米国が実行する合意内容への金委員長の備え
米国CIAによれば、2015年の北朝鮮のGDP(PPPベース)は、総額で400億ドルと韓国の4.5%、一人当たりでは1700ドルと韓国の2%で、どちらも非常に小さい。貿易相手国は輸出入ともに約九割が中国だ。より最新のデータは韓国政府や一部のエコノミストが2017年分まで発表しているが、極端な場合は前年比のプラスとマイナスがおのおので異なるなど、どれもあまり信用のおける数字ではない。なお、2016年からは経済制裁が強化されているほか、完全非核化の範囲を考えれば主要産業を複数失うことでもあり、既に北朝鮮の疲弊している経済状況は一段と悪化するはずだ。ちなみに、人口は2500万人で韓国の半分弱であり、国土も日本よりはるかに狭い。
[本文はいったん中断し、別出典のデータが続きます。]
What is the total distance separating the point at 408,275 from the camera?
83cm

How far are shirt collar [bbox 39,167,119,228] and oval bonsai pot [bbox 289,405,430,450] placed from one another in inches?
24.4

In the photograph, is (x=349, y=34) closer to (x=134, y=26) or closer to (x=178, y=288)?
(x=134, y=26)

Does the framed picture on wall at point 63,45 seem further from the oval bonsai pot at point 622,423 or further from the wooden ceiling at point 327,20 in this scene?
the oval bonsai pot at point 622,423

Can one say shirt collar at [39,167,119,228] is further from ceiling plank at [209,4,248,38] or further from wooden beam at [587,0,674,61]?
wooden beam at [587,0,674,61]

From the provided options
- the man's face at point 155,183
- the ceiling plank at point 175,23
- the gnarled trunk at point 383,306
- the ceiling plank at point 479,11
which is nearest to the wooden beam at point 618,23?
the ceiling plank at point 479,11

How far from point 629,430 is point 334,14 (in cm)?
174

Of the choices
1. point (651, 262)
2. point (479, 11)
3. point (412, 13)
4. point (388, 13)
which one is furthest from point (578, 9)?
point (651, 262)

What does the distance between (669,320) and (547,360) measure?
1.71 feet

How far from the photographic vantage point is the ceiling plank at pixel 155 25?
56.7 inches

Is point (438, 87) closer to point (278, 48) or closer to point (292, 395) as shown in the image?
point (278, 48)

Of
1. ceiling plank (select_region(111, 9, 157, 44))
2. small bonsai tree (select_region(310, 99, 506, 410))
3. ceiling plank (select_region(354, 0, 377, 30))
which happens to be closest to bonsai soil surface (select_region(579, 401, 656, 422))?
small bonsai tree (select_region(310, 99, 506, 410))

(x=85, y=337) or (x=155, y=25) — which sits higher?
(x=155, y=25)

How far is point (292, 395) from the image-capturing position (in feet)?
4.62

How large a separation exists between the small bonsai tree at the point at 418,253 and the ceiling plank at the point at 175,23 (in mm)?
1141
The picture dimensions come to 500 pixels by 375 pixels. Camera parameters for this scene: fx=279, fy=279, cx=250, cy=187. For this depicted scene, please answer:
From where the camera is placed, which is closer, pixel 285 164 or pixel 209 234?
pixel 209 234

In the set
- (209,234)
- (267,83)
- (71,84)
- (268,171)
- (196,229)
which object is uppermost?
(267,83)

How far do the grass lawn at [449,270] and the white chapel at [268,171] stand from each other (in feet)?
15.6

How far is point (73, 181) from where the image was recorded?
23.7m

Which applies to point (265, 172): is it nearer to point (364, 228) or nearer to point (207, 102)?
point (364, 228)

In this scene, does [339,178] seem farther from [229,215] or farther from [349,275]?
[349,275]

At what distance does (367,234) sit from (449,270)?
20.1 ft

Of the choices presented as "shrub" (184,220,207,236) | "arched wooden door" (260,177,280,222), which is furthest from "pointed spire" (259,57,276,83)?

この現実を熟知する金正恩委員長が考えておかなければならないことがもう一つある。北朝鮮が外国に開放された際、外からの刺激を受けて国民が反体制になっていくこと、そしてソ連崩壊後に経験した東欧諸国のような経済面でのスランプの回避だ。これについては、市場重視型の資本主義国である米国には救いの手を出すすべがない。東西ドイツ統一後には、西ドイツが世界第三位の経済力(当時)でカバーしたものの、それは国家を統一した西ドイツが政権維持をできたからで、北朝鮮にとってはモデルにならない。
結局、金政権は、完全非核化とともに朝鮮戦争の終結を実現した後を、シンガポール型の強いリーダーに管理された経済政策を志向し始めた中国からの支援を受ける必要がある。逆を言えば、これらの手はずが整うまで第三回首脳会談は行われない一方、もし行われるとすれば、その準備を金正恩委員長なりに達成したことと考えることが出来る。
4月に開催されるであろう一回目の最高人民会議は、彼にとっての最初のマイルストーンである。4月以降はこれまで以上に注目である。